RECORD EXCERPTS:
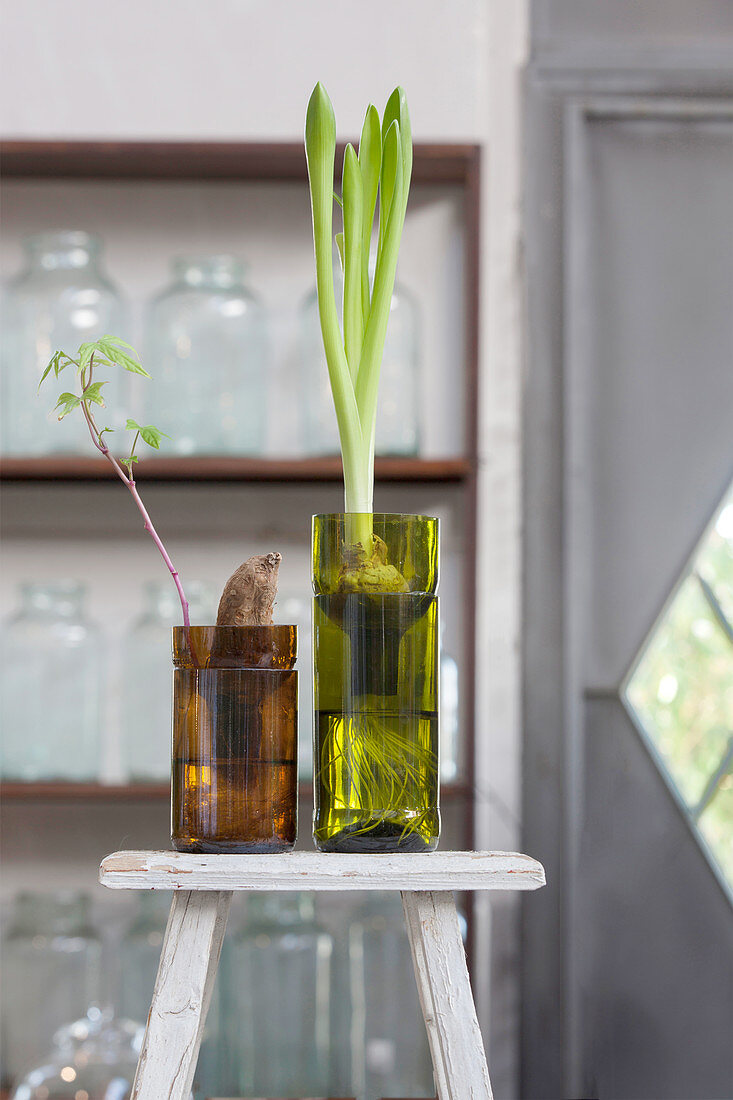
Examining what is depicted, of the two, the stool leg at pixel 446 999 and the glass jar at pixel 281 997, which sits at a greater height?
the stool leg at pixel 446 999

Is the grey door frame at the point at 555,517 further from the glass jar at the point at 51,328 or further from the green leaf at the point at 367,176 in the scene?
the green leaf at the point at 367,176

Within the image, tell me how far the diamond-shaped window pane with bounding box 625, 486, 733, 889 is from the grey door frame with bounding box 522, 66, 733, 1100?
8 cm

GIVEN PROBLEM: Retype the listing above line for line without any changes, leaving out the pictures.

WORKED ANSWER:
Examining what is depicted, of the two, the stool leg at pixel 446 999 and the glass jar at pixel 281 997, which sits at a greater height?
the stool leg at pixel 446 999

Is the grey door frame at the point at 555,517 further from the glass jar at the point at 51,328 or further from the green leaf at the point at 367,176 in the scene?
the green leaf at the point at 367,176

Within the image, tell me how far the diamond-shaped window pane with bounding box 625, 486, 733, 889 is from the grey door frame with bounding box 522, 66, 733, 1100?
8 cm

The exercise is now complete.